[r0s]

What's the advantage?

Is the model constantly pulling session state to validate against?

Does this prevent caching of data on the models? Or is there 'supposed' to be some even higher level API manager that deals with the responses before they get to the model?

[pionar]

Your controller should be passing the session state to the model (passing the items needed from session state for the model to manipulate data). Models should have no concept of a session. They should be almost entirely self-contained.

Controllers should do only basic validation (length, format, etc.)

[mattmanser]

It sounds like you're stuck using `Session` object which you should almost never touch in ASP.Net MVC.

HTTP is stateless. You should program accordingly and not rely on the old ASP.Net webforms ways, they were extremely broken and taught some developers some very bad habits (view state was a terrible, terrible idea. Session state should be used in extremely rare circumstances and it's much better to never use it).

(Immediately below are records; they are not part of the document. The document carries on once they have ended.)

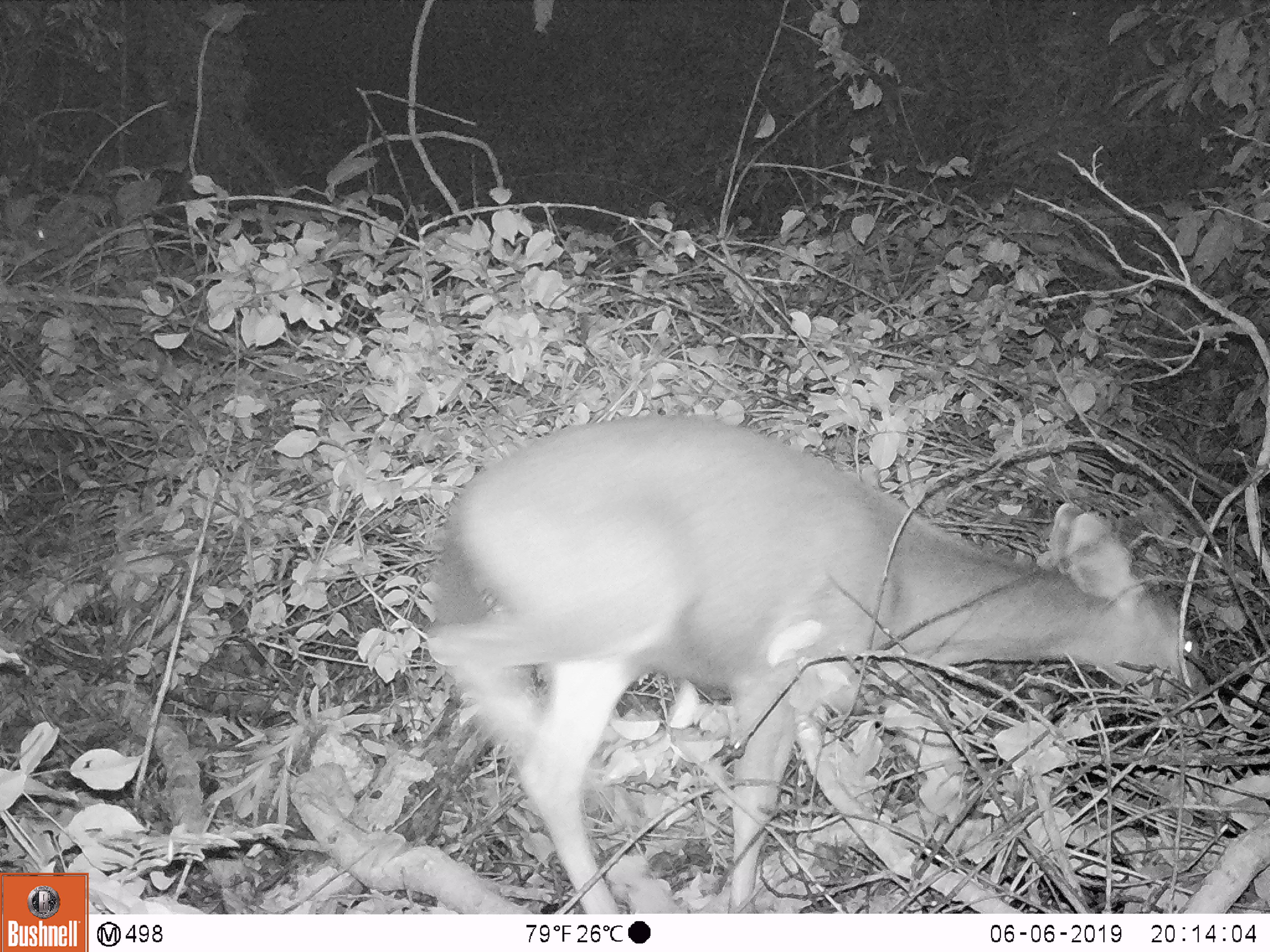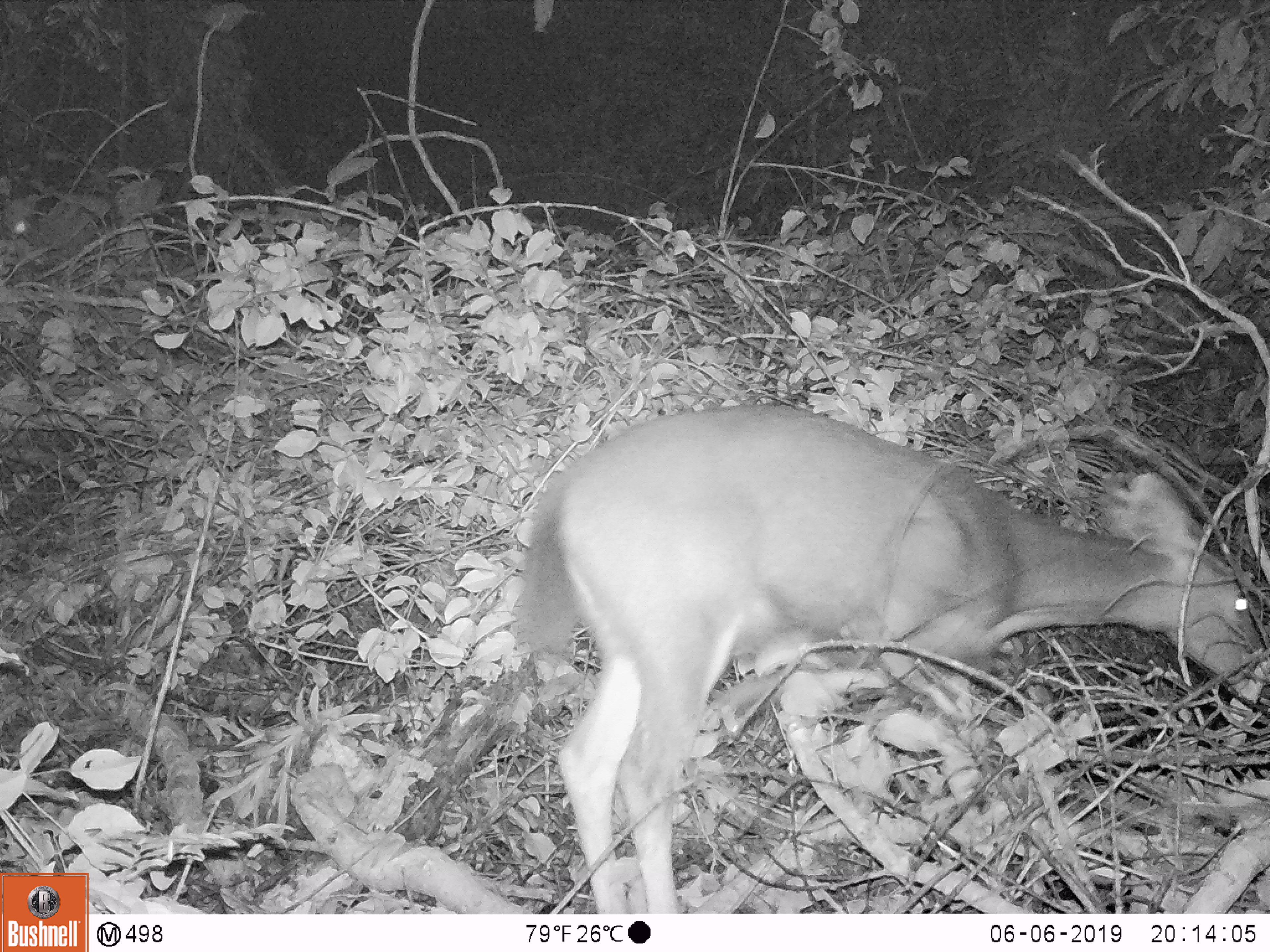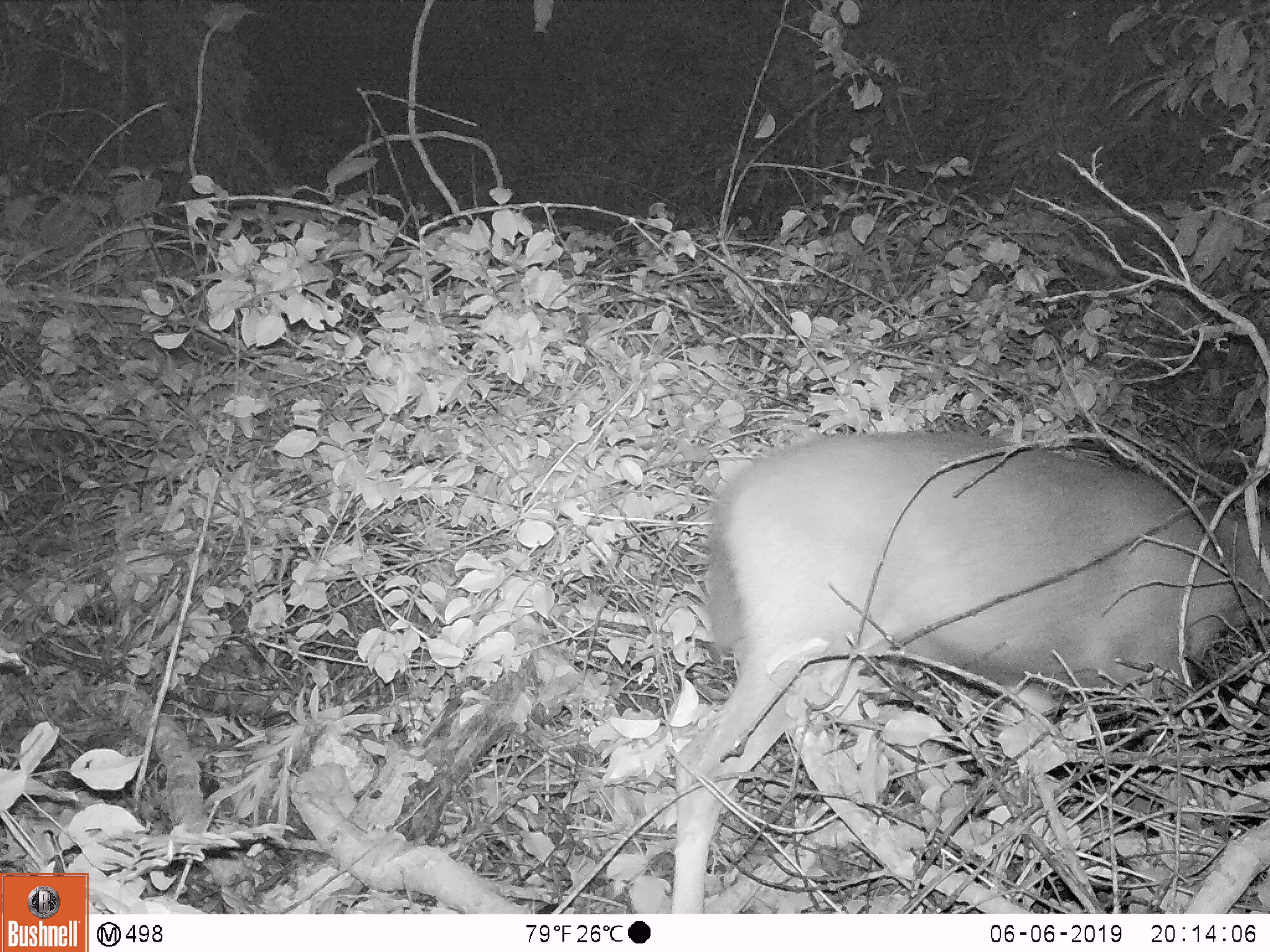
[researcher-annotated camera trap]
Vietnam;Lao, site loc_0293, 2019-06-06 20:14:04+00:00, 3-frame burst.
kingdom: Animalia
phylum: Chordata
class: Mammalia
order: Artiodactyla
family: Cervidae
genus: Rusa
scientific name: Rusa unicolor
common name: sambar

That's one of the reasons MVC caught on so fast. It actually reflects what in reality is happening and is not the terribly leaky abstraction that Webforms was.

In the controller you get an updated object from your repository on each request. You update it with the data that you received in the request (and MVC can do this for you itself). You ask it to validate itself. You save if valid. You return your success view. You don't save if not valid, you return the validation errors.

Hence the controller is only a few lines.

That's how you're supposed to program in MVC because HTTP is stateless. And because SQL is much faster than you probably think it is. And that makes the code vastly simpler. And you can cache persistent things like the data for common dropdowns in memory using the actual `System.Runtime.Caching` functionality.